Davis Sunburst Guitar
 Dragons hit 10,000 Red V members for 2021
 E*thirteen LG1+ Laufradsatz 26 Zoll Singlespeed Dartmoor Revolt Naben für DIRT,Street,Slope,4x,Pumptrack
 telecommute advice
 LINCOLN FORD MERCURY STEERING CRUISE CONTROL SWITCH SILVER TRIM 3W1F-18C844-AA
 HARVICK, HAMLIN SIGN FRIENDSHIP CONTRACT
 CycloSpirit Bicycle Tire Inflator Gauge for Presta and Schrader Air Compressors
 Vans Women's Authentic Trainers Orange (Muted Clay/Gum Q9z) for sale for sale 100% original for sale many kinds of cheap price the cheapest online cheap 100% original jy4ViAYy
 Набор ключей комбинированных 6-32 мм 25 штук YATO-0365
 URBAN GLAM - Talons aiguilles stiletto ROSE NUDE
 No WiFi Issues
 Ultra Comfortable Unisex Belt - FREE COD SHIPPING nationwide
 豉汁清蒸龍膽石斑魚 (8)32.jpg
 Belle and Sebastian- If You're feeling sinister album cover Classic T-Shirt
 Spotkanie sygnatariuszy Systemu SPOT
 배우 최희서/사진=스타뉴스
# # # #
[TASK PROMPT]
Each line above must be reproduced exactly.

[SOLUTION TO THIS EXERCISE]
Davis Sunburst Guitar
 Dragons hit 10,000 Red V members for 2021
 E*thirteen LG1+ Laufradsatz 26 Zoll Singlespeed Dartmoor Revolt Naben für DIRT,Street,Slope,4x,Pumptrack
 telecommute advice
 LINCOLN FORD MERCURY STEERING CRUISE CONTROL SWITCH SILVER TRIM 3W1F-18C844-AA
 HARVICK, HAMLIN SIGN FRIENDSHIP CONTRACT
 CycloSpirit Bicycle Tire Inflator Gauge for Presta and Schrader Air Compressors
 Vans Women's Authentic Trainers Orange (Muted Clay/Gum Q9z) for sale for sale 100% original for sale many kinds of cheap price the cheapest online cheap 100% original jy4ViAYy
 Набор ключей комбинированных 6-32 мм 25 штук YATO-0365
 URBAN GLAM - Talons aiguilles stiletto ROSE NUDE
 No WiFi Issues
 Ultra Comfortable Unisex Belt - FREE COD SHIPPING nationwide
 豉汁清蒸龍膽石斑魚 (8)32.jpg
 Belle and Sebastian- If You're feeling sinister album cover Classic T-Shirt
 Spotkanie sygnatariuszy Systemu SPOT
 배우 최희서/사진=스타뉴스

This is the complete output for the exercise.